• _Extrait du texte_
'''
«Quand l’été rime avec vulnérabilité»
Manale Rmili
Entre camps, plages et festivals, l’été marocain devient trop souvent le théâtre de drames sexuels visant les mineurs. La honte s’installe, mais les solutions tardent.
Chaque été au Maroc, l’actualité est rythmée par des drames qui ne devraient jamais exister. Des affaires d’abus sexuels sur mineurs ressurgissent, rappelant qu’au cœur de moments censés être festifs ou éducatifs, l’enfance reste exposée à l’une des violences les plus insoutenables, le viol. Ces crimes, qui se répètent au fil des étés, renvoient l’image d’une société confrontée à une réalité dont elle n’est pas fière et qu’elle peine à affronter.
À El Jadida, en 2023, un responsable associatif, chargé d’encadrer des enfants lors d’une sortie estivale, a été arrêté après avoir été surpris en train d’abuser d’un mineur.
'''
• _Liste des lignes_
'''
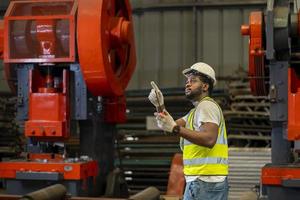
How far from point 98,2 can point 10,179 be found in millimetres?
1748

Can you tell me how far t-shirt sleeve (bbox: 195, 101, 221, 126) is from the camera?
3.16 meters

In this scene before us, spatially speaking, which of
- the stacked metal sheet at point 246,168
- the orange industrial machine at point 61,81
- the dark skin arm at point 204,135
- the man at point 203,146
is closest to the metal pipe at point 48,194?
the orange industrial machine at point 61,81

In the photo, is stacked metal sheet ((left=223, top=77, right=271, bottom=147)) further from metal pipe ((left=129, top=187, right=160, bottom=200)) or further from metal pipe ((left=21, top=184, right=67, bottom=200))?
metal pipe ((left=21, top=184, right=67, bottom=200))

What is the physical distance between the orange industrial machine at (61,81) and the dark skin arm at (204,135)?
5.99ft

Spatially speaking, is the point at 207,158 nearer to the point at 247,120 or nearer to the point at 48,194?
the point at 48,194

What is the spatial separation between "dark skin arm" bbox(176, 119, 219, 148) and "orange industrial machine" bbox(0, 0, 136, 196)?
183cm

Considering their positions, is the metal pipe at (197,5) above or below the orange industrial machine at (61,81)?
above

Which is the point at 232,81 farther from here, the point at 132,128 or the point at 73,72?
A: the point at 73,72

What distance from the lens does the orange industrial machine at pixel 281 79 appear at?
4.01 metres

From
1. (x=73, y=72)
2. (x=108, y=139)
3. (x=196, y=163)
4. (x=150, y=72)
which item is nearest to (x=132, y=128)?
(x=150, y=72)

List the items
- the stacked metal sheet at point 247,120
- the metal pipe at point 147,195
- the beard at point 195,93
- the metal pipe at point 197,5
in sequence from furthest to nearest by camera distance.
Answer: the metal pipe at point 197,5 < the stacked metal sheet at point 247,120 < the metal pipe at point 147,195 < the beard at point 195,93

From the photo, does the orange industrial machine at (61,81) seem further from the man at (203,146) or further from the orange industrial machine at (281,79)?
the man at (203,146)

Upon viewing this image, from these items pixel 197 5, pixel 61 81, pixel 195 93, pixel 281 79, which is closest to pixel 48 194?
pixel 195 93

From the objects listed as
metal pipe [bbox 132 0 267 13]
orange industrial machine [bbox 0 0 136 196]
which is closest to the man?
orange industrial machine [bbox 0 0 136 196]
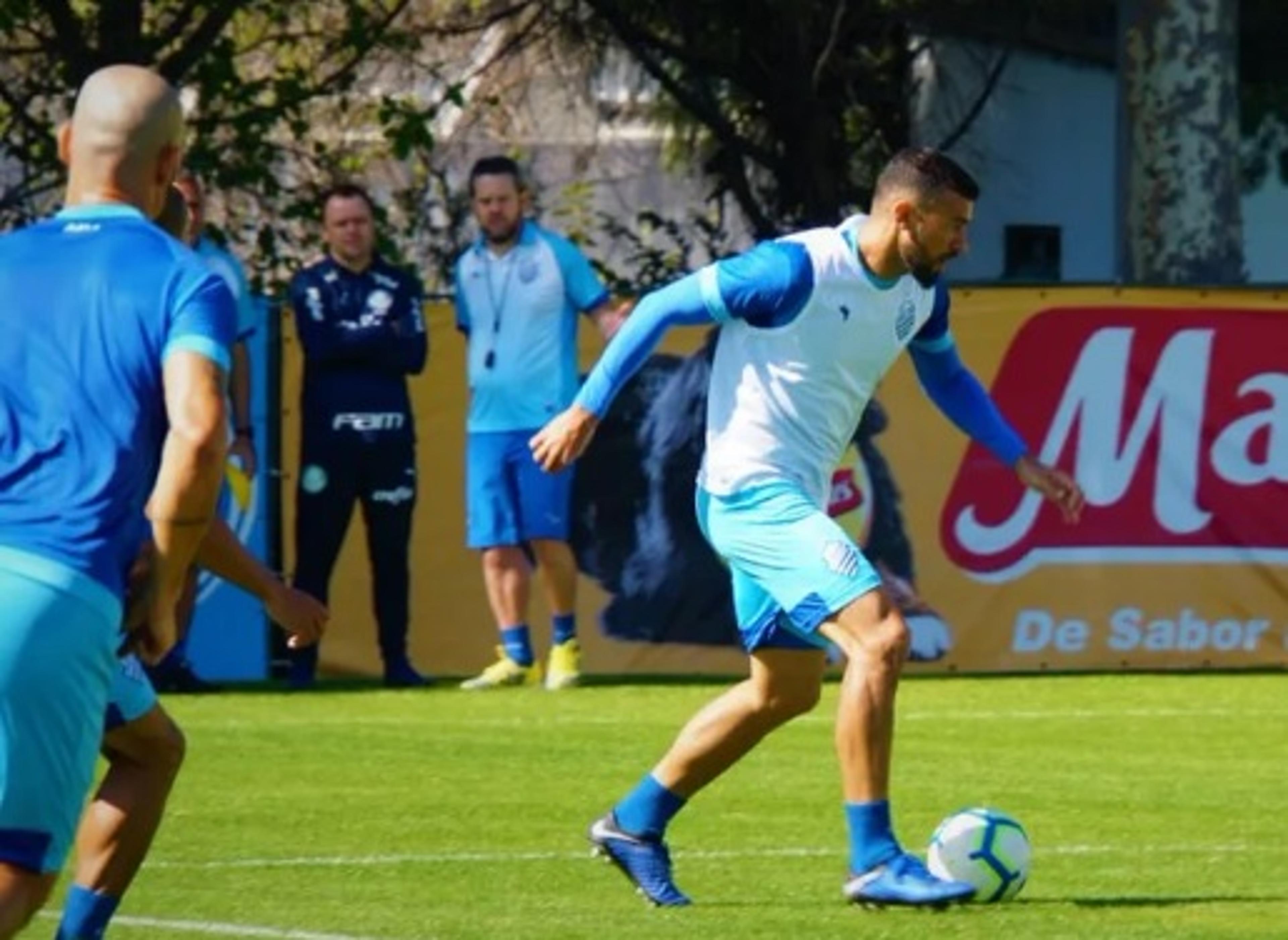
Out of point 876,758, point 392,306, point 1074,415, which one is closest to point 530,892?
point 876,758

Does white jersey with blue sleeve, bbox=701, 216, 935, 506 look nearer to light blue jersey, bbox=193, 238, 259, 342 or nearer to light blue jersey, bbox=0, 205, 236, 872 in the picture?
light blue jersey, bbox=0, 205, 236, 872

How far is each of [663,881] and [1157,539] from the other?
27.1ft

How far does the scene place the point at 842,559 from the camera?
370 inches

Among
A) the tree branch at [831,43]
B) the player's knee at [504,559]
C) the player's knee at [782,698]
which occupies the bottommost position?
the player's knee at [504,559]

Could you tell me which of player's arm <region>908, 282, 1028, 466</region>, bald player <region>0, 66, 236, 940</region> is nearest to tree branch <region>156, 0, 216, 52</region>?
player's arm <region>908, 282, 1028, 466</region>

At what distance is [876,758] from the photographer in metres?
9.21

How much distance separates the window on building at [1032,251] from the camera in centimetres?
3188

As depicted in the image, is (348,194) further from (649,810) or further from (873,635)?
(873,635)

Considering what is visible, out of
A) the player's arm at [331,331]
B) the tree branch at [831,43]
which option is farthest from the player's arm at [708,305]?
the tree branch at [831,43]

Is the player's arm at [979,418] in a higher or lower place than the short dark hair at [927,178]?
lower

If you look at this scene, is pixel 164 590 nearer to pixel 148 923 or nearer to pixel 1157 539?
pixel 148 923

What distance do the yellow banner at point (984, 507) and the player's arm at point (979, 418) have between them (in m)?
6.72

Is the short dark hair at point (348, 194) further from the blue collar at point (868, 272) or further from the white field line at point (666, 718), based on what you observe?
the blue collar at point (868, 272)

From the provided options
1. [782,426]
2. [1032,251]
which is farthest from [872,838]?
[1032,251]
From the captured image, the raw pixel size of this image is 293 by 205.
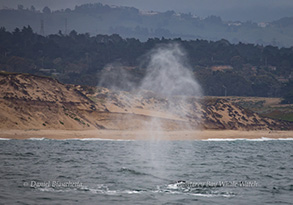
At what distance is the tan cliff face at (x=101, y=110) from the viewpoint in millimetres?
62625

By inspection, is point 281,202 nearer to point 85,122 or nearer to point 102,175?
point 102,175

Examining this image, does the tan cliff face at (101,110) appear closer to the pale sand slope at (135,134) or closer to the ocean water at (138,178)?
the pale sand slope at (135,134)

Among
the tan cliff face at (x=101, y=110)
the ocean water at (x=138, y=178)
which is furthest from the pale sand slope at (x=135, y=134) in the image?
the ocean water at (x=138, y=178)

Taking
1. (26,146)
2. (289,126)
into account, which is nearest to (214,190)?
(26,146)

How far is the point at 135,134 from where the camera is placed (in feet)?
205

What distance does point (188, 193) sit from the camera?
23969mm

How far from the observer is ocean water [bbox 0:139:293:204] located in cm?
2256

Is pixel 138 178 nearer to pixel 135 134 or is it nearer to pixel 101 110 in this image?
pixel 135 134

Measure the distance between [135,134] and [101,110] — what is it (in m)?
12.0

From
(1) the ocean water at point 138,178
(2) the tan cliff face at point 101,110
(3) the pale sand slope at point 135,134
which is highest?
(2) the tan cliff face at point 101,110

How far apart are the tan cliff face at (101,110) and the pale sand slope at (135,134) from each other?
2357 millimetres

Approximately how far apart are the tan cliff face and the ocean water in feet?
67.6

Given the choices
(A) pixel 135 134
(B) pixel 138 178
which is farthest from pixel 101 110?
(B) pixel 138 178

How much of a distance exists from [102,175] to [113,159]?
8.64 meters
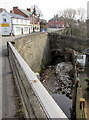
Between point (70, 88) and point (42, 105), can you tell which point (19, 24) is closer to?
point (70, 88)

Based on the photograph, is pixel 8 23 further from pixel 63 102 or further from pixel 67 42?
pixel 63 102

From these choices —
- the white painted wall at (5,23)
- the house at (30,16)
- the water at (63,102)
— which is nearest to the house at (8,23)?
the white painted wall at (5,23)

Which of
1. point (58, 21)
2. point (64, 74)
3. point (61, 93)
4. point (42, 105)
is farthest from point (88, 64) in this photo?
point (58, 21)

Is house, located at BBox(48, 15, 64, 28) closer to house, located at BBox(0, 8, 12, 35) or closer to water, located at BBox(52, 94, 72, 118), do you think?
house, located at BBox(0, 8, 12, 35)

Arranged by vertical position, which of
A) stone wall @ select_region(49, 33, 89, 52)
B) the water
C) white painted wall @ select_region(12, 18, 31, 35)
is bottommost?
the water

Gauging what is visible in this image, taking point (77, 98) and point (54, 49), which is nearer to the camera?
point (77, 98)

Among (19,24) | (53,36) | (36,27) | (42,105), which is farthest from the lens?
(36,27)

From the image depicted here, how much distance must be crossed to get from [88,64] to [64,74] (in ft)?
10.5

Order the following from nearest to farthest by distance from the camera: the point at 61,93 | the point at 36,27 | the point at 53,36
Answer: the point at 61,93 → the point at 53,36 → the point at 36,27

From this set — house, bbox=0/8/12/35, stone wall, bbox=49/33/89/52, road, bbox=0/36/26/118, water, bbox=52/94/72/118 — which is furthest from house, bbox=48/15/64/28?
road, bbox=0/36/26/118

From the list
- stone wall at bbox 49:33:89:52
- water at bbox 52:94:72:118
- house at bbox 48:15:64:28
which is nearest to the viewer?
water at bbox 52:94:72:118

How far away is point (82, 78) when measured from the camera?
45.8ft

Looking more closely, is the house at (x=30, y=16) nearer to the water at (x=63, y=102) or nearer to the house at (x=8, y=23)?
the house at (x=8, y=23)

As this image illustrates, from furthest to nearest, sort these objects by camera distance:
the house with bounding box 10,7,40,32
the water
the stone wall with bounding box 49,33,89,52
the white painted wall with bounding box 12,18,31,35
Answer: the house with bounding box 10,7,40,32
the white painted wall with bounding box 12,18,31,35
the stone wall with bounding box 49,33,89,52
the water
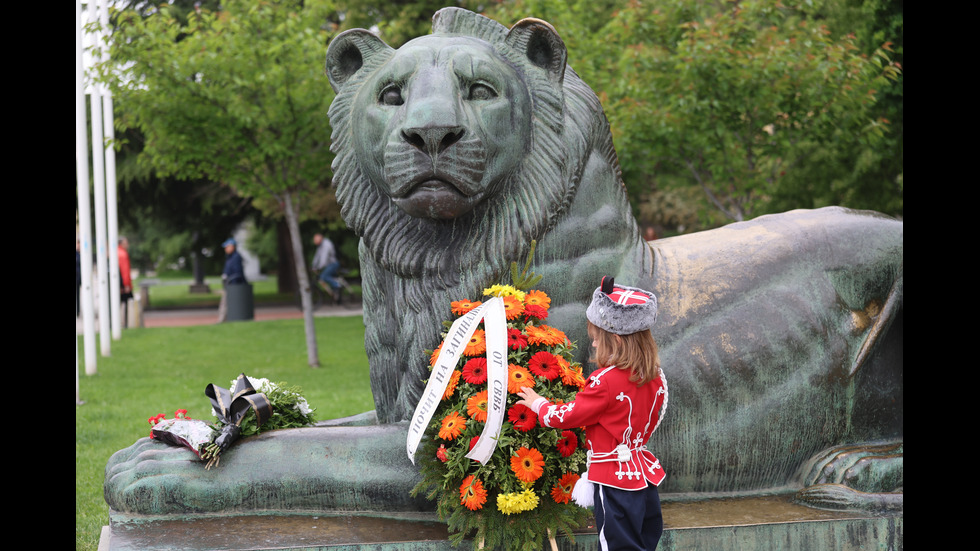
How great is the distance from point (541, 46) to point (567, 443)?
156 cm

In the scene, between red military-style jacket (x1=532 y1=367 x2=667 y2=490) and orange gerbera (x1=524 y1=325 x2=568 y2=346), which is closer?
red military-style jacket (x1=532 y1=367 x2=667 y2=490)

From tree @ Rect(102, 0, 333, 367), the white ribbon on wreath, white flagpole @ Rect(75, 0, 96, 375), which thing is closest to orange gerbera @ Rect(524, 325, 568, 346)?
the white ribbon on wreath

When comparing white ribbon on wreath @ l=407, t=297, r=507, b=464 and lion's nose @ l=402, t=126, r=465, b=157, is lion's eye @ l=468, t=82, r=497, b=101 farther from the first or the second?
white ribbon on wreath @ l=407, t=297, r=507, b=464

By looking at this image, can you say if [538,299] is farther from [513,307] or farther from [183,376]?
[183,376]

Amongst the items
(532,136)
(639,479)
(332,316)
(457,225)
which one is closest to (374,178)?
(457,225)

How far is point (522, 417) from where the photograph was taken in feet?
10.5

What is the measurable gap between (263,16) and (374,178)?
28.8ft

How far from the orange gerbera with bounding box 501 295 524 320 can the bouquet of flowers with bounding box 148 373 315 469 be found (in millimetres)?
1172

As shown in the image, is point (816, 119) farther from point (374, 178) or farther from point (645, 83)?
point (374, 178)

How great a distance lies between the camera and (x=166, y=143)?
12.5 metres

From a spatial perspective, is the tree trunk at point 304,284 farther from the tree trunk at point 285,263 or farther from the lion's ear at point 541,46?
the tree trunk at point 285,263

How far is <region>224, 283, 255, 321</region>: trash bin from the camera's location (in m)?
19.9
'''
• _Travail à faire_
Continuez l'article sur les violences sexuelles visant les mineurs pendant l'été au Maroc, en reprenant juste après la phrase sur l'affaire d'El Jadida.

• _Réponse à l'exercice_
L’homme, censé protéger, s’est révélé être un prédateur. L’affaire avait soulevé une question essentielle, qui veille réellement sur les enfants confiés à ces structures?
La même année, une autre affaire a bouleversé le pays, une fillette violée par trois hommes. Le verdict, vingt ans de prison ferme pour les agresseurs, avait été salué pour sa sévérité. Mais au-delà du jugement, c’est la brutalité du crime qui a laissé une trace indélébile dans les consciences.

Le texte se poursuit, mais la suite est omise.